Return all the entries exactly, keeping pictures out.
········
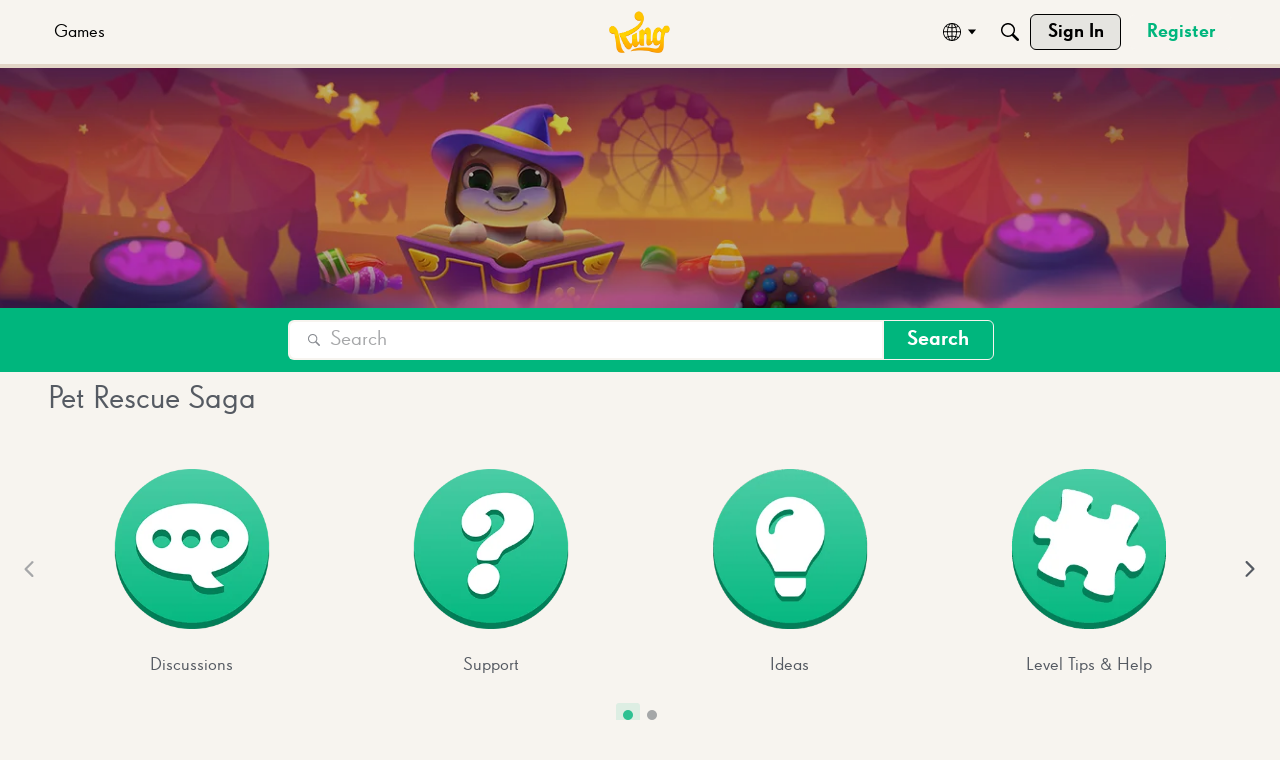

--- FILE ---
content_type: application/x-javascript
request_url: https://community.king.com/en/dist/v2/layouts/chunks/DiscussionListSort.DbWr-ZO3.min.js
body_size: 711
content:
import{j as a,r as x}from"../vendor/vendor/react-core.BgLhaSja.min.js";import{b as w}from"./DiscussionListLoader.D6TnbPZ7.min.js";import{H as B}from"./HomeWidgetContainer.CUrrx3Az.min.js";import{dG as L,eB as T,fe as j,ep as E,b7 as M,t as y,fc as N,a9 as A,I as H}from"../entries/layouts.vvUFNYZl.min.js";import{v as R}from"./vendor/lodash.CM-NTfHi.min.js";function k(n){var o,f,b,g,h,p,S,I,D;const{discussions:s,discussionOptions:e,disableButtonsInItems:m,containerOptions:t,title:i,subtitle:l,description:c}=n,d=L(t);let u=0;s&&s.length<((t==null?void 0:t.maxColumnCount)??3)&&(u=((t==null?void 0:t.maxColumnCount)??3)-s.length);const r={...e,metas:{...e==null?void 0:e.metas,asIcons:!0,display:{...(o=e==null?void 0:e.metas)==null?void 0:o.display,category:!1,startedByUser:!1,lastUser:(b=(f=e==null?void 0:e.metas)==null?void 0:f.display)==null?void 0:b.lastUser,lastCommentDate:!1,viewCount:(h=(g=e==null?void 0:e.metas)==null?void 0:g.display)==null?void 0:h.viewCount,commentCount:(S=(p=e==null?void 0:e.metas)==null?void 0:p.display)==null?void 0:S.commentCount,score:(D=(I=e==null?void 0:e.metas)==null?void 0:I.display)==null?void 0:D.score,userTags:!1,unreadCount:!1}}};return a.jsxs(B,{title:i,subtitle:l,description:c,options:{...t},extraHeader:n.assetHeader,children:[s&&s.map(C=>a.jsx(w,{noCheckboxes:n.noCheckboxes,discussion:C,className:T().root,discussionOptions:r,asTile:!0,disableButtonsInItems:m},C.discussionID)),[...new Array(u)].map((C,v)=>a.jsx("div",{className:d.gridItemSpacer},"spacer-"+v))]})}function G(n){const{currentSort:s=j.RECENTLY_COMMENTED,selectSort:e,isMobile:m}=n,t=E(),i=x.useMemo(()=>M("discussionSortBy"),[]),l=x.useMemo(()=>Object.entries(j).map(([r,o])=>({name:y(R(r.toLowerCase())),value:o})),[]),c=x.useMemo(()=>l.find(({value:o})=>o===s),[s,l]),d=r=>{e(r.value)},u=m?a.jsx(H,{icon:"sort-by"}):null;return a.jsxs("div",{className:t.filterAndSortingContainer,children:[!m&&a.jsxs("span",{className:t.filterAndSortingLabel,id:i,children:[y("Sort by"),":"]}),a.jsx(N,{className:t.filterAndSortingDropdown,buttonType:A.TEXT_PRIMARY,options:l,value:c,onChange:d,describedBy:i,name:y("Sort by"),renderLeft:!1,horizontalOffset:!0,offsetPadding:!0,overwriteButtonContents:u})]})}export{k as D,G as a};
········
• _SOLUTION FOR THIS TASK_
--- FILE ---
content_type: application/x-javascript
request_url: https://community.king.com/en/dist/v2/layouts/chunks/DiscussionListSort.DbWr-ZO3.min.js
body_size: 711
content:
import{j as a,r as x}from"../vendor/vendor/react-core.BgLhaSja.min.js";import{b as w}from"./DiscussionListLoader.D6TnbPZ7.min.js";import{H as B}from"./HomeWidgetContainer.CUrrx3Az.min.js";import{dG as L,eB as T,fe as j,ep as E,b7 as M,t as y,fc as N,a9 as A,I as H}from"../entries/layouts.vvUFNYZl.min.js";import{v as R}from"./vendor/lodash.CM-NTfHi.min.js";function k(n){var o,f,b,g,h,p,S,I,D;const{discussions:s,discussionOptions:e,disableButtonsInItems:m,containerOptions:t,title:i,subtitle:l,description:c}=n,d=L(t);let u=0;s&&s.length<((t==null?void 0:t.maxColumnCount)??3)&&(u=((t==null?void 0:t.maxColumnCount)??3)-s.length);const r={...e,metas:{...e==null?void 0:e.metas,asIcons:!0,display:{...(o=e==null?void 0:e.metas)==null?void 0:o.display,category:!1,startedByUser:!1,lastUser:(b=(f=e==null?void 0:e.metas)==null?void 0:f.display)==null?void 0:b.lastUser,lastCommentDate:!1,viewCount:(h=(g=e==null?void 0:e.metas)==null?void 0:g.display)==null?void 0:h.viewCount,commentCount:(S=(p=e==null?void 0:e.metas)==null?void 0:p.display)==null?void 0:S.commentCount,score:(D=(I=e==null?void 0:e.metas)==null?void 0:I.display)==null?void 0:D.score,userTags:!1,unreadCount:!1}}};return a.jsxs(B,{title:i,subtitle:l,description:c,options:{...t},extraHeader:n.assetHeader,children:[s&&s.map(C=>a.jsx(w,{noCheckboxes:n.noCheckboxes,discussion:C,className:T().root,discussionOptions:r,asTile:!0,disableButtonsInItems:m},C.discussionID)),[...new Array(u)].map((C,v)=>a.jsx("div",{className:d.gridItemSpacer},"spacer-"+v))]})}function G(n){const{currentSort:s=j.RECENTLY_COMMENTED,selectSort:e,isMobile:m}=n,t=E(),i=x.useMemo(()=>M("discussionSortBy"),[]),l=x.useMemo(()=>Object.entries(j).map(([r,o])=>({name:y(R(r.toLowerCase())),value:o})),[]),c=x.useMemo(()=>l.find(({value:o})=>o===s),[s,l]),d=r=>{e(r.value)},u=m?a.jsx(H,{icon:"sort-by"}):null;return a.jsxs("div",{className:t.filterAndSortingContainer,children:[!m&&a.jsxs("span",{className:t.filterAndSortingLabel,id:i,children:[y("Sort by"),":"]}),a.jsx(N,{className:t.filterAndSortingDropdown,buttonType:A.TEXT_PRIMARY,options:l,value:c,onChange:d,describedBy:i,name:y("Sort by"),renderLeft:!1,horizontalOffset:!0,offsetPadding:!0,overwriteButtonContents:u})]})}export{k as D,G as a};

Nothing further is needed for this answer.